*** SUPPLIED INFORMATION ***

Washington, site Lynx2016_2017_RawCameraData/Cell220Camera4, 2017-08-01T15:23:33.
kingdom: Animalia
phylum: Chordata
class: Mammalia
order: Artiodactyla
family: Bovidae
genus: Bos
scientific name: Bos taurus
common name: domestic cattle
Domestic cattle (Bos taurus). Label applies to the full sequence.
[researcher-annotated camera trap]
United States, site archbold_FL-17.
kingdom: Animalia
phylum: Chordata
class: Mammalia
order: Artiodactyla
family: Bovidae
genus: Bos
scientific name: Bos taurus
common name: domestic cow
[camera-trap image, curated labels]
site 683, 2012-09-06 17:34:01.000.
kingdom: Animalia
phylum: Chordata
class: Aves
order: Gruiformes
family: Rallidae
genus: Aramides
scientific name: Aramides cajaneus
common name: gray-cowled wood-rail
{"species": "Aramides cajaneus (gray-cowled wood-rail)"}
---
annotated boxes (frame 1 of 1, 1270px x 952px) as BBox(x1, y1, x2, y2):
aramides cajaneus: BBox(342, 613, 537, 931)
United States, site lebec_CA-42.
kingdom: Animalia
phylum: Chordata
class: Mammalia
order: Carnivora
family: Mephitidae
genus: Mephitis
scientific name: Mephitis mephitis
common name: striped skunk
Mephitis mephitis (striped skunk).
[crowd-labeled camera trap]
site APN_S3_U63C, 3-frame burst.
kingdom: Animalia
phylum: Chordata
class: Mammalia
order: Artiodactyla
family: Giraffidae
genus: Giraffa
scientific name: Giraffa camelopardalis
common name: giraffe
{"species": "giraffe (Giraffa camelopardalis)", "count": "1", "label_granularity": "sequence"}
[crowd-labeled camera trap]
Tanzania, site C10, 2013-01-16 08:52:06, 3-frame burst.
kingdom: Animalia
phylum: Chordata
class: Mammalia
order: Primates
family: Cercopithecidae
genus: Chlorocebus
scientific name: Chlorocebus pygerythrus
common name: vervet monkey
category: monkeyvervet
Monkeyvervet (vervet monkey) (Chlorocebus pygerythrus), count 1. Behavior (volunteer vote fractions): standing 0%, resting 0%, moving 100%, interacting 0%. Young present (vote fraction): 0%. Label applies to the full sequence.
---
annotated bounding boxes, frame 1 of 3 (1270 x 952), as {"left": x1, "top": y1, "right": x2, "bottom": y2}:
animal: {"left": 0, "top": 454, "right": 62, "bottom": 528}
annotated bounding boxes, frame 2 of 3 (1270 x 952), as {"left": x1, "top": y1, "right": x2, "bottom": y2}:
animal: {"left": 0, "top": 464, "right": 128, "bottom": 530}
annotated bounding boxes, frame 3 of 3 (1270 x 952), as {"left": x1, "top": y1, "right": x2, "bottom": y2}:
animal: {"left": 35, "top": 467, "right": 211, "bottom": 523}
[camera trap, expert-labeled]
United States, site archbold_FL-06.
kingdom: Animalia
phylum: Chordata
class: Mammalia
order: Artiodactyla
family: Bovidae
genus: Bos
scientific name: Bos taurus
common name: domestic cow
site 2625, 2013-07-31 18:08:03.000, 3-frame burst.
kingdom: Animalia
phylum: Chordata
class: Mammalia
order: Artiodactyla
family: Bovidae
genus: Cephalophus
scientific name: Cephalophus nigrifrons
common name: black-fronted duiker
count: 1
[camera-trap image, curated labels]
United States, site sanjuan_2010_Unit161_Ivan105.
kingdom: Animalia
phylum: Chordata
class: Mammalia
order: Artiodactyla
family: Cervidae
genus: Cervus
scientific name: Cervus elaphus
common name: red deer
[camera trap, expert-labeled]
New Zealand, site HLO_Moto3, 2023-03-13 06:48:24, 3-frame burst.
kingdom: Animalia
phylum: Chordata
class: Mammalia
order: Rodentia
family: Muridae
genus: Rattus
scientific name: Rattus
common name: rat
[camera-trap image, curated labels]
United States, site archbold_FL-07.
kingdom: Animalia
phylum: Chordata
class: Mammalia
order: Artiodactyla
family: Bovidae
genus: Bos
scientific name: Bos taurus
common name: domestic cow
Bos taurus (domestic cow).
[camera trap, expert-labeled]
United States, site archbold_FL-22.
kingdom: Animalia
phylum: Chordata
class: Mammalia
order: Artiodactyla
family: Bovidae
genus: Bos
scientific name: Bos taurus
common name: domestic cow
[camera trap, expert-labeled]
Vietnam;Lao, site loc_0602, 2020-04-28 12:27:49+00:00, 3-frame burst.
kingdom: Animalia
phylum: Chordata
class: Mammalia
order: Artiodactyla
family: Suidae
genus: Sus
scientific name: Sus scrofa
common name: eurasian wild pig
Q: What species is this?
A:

***

* WHAT THE TASK ASKS *
Write out the line containing "genus: Rattus" and every line after it through the end of the entries. Keep each one exactly as it is, and add nothing.

* EXERCISE RESULT *
genus: Rattus
scientific name: Rattus
common name: rat
[camera-trap image, curated labels]
United States, site archbold_FL-07.
kingdom: Animalia
phylum: Chordata
class: Mammalia
order: Artiodactyla
family: Bovidae
genus: Bos
scientific name: Bos taurus
common name: domestic cow
Bos taurus (domestic cow).
[camera trap, expert-labeled]
United States, site archbold_FL-22.
kingdom: Animalia
phylum: Chordata
class: Mammalia
order: Artiodactyla
family: Bovidae
genus: Bos
scientific name: Bos taurus
common name: domestic cow
[camera trap, expert-labeled]
Vietnam;Lao, site loc_0602, 2020-04-28 12:27:49+00:00, 3-frame burst.
kingdom: Animalia
phylum: Chordata
class: Mammalia
order: Artiodactyla
family: Suidae
genus: Sus
scientific name: Sus scrofa
common name: eurasian wild pig
Q: What species is this?
A:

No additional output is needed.